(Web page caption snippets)
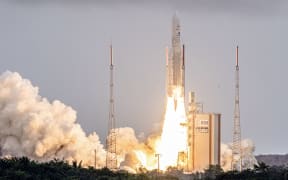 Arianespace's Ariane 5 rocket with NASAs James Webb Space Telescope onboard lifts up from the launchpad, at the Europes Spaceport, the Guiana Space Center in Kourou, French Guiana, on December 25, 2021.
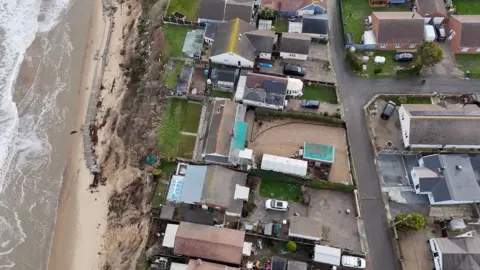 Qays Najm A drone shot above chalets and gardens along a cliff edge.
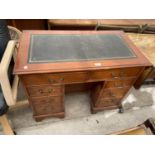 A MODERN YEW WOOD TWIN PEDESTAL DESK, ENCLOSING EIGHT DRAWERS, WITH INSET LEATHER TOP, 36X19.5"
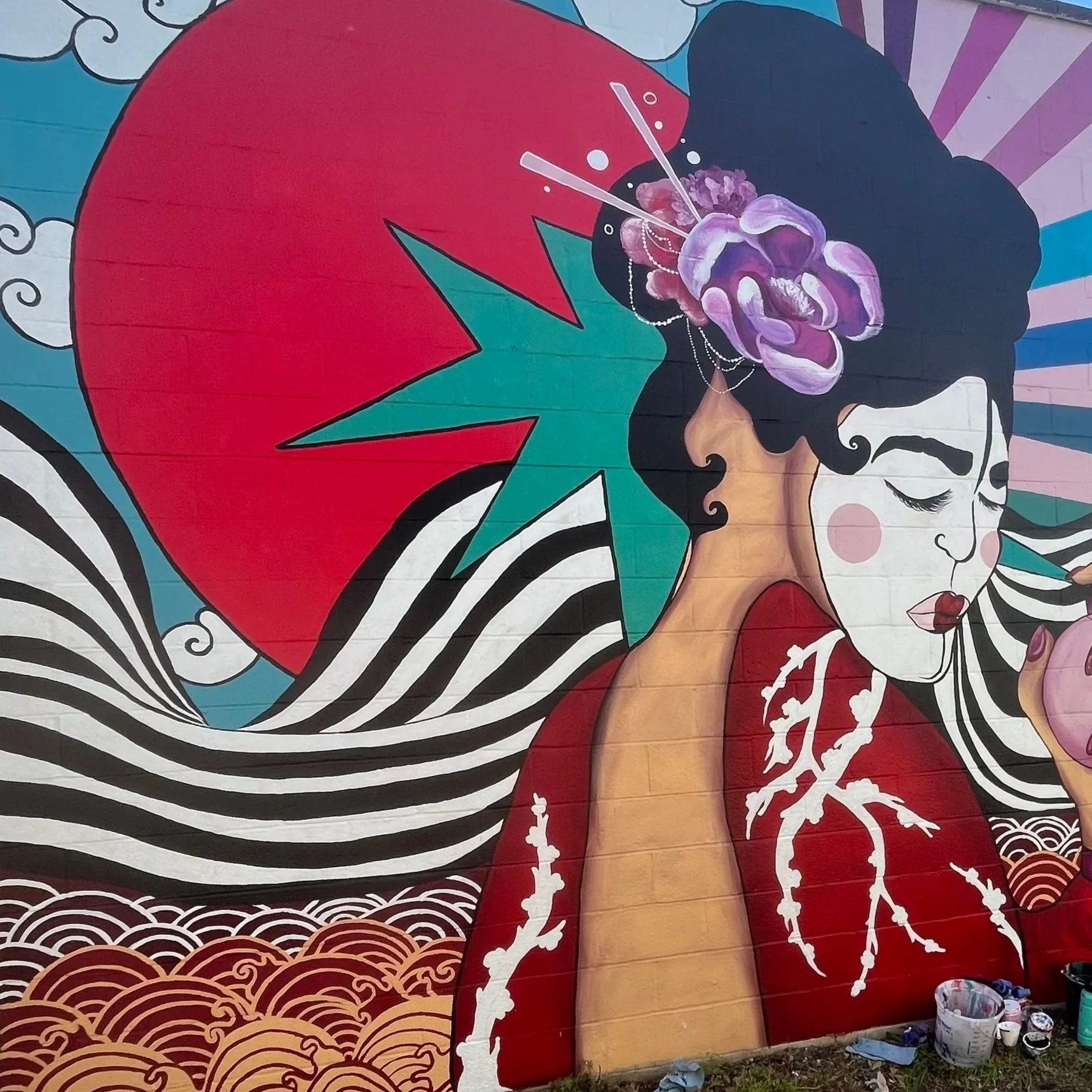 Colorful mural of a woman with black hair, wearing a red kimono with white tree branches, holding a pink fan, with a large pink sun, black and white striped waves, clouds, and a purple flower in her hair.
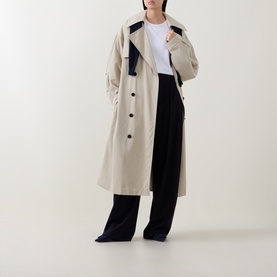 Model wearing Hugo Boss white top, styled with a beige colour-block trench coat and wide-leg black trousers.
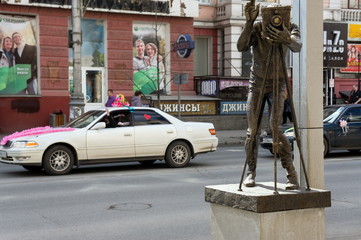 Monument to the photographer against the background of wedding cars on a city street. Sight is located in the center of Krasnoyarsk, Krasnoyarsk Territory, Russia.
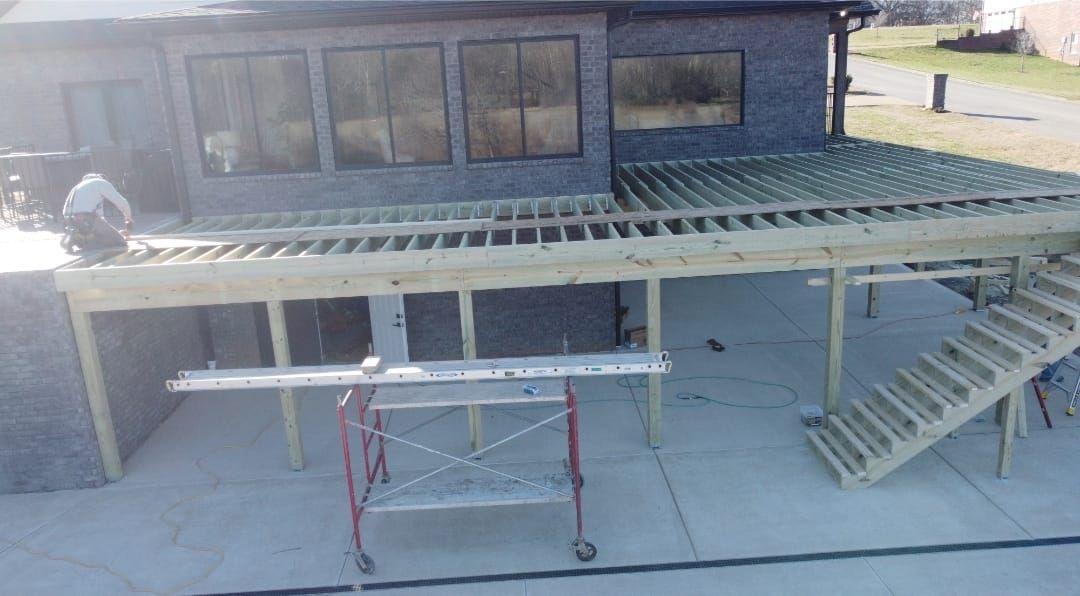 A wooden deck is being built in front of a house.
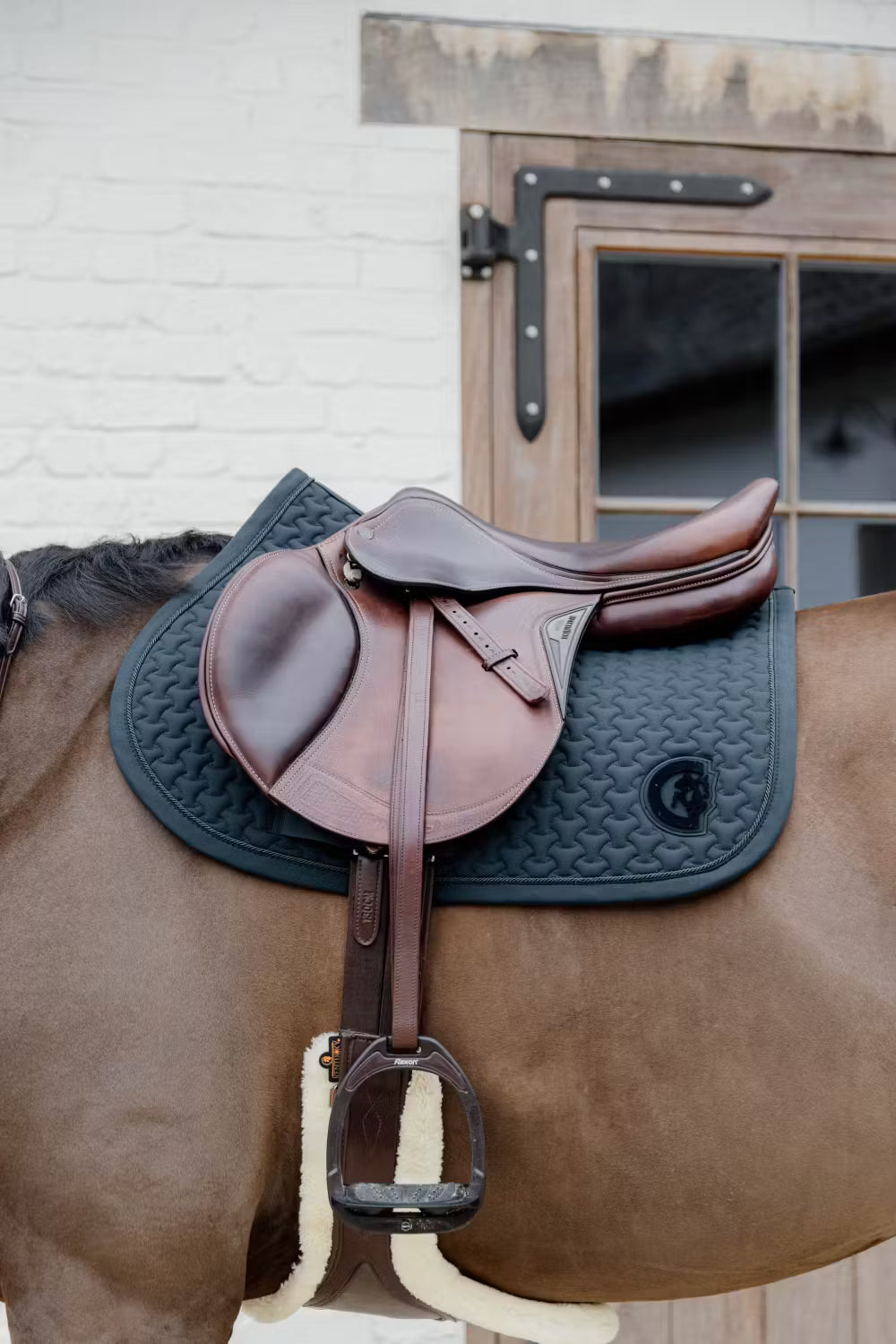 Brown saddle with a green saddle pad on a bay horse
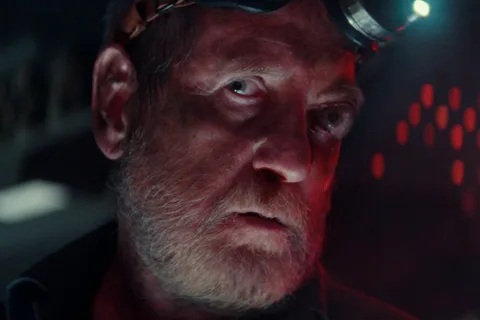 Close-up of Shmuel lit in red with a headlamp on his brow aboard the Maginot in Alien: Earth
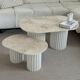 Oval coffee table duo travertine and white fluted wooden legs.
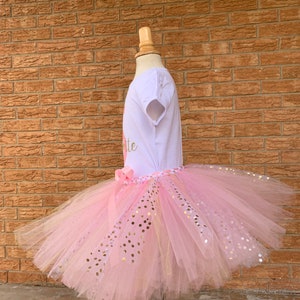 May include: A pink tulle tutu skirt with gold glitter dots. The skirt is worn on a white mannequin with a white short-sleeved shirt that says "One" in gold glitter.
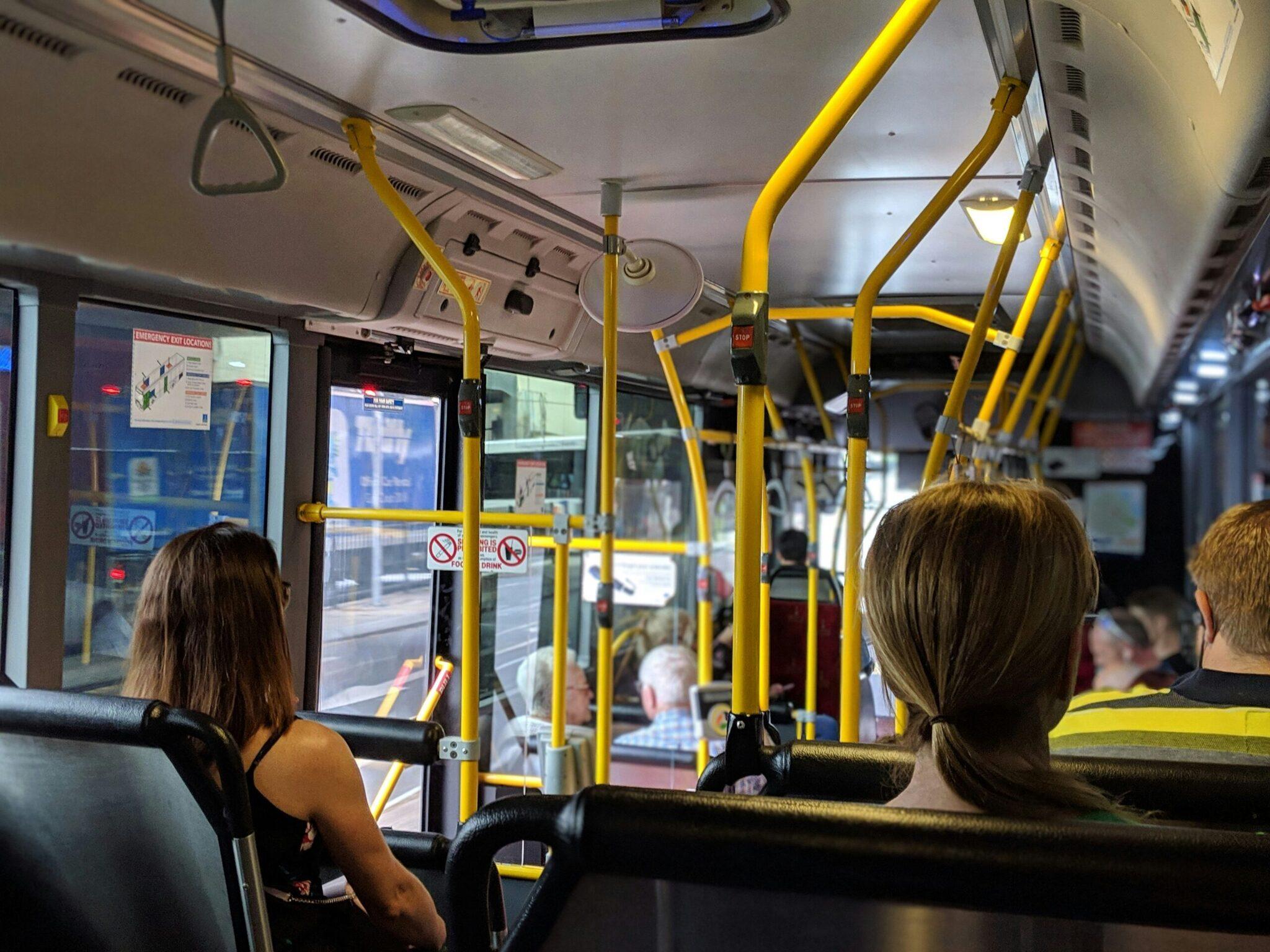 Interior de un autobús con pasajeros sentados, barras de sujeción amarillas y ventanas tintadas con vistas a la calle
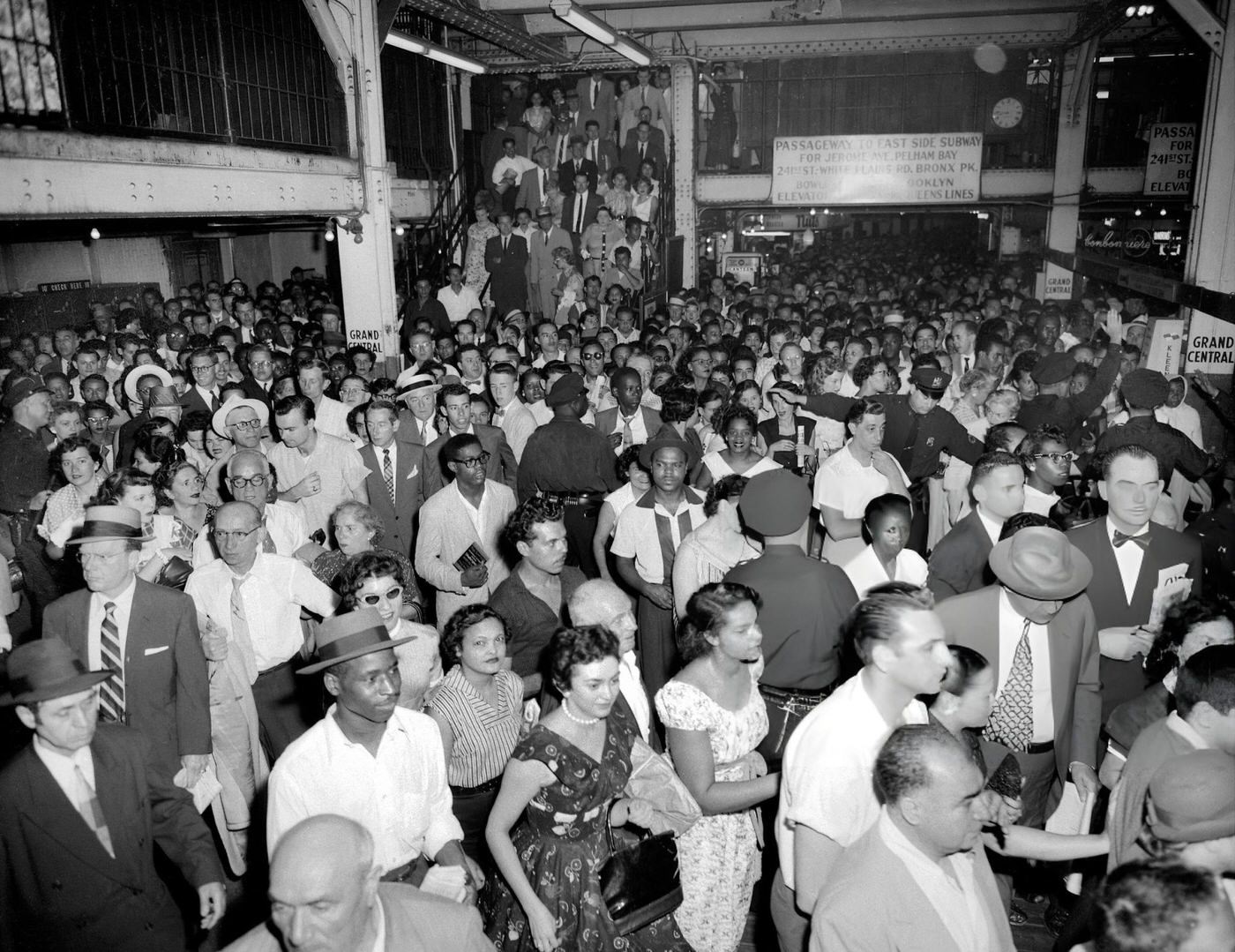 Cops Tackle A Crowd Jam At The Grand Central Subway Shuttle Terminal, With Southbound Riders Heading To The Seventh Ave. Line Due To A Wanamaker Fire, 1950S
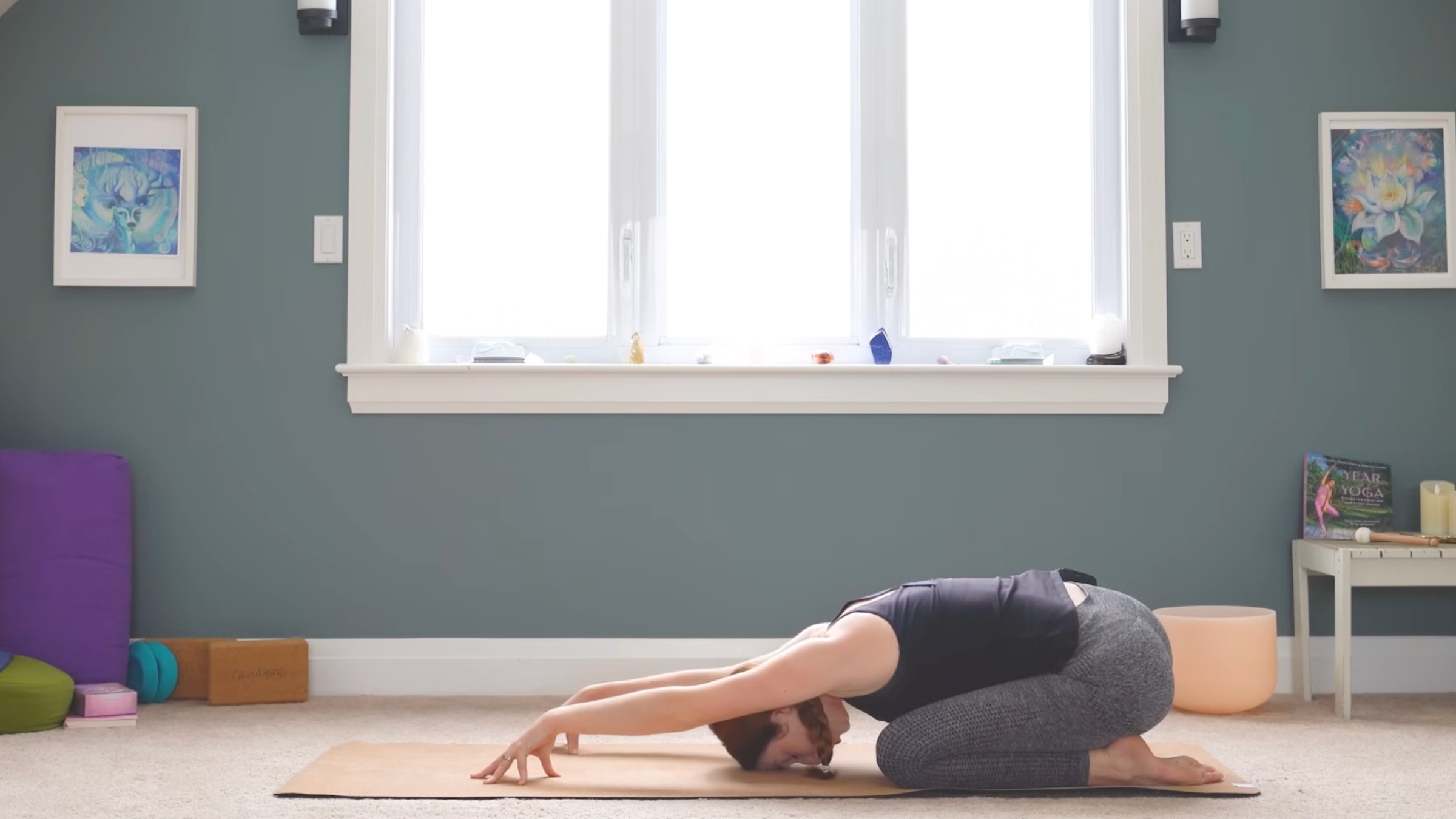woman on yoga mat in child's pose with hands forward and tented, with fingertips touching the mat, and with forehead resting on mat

**WORK TASK**
Can you repeat everything from the start of the data down to the line containing "A MODERN YEW", changing "chalets" to "cabins" and keeping all else the same? Leave the pictures out of your answer.

**EXPECTED ANSWER**
 Arianespace's Ariane 5 rocket with NASAs James Webb Space Telescope onboard lifts up from the launchpad, at the Europes Spaceport, the Guiana Space Center in Kourou, French Guiana, on December 25, 2021.
 Qays Najm A drone shot above cabins and gardens along a cliff edge.
 A MODERN YEW WOOD TWIN PEDESTAL DESK, ENCLOSING EIGHT DRAWERS, WITH INSET LEATHER TOP, 36X19.5"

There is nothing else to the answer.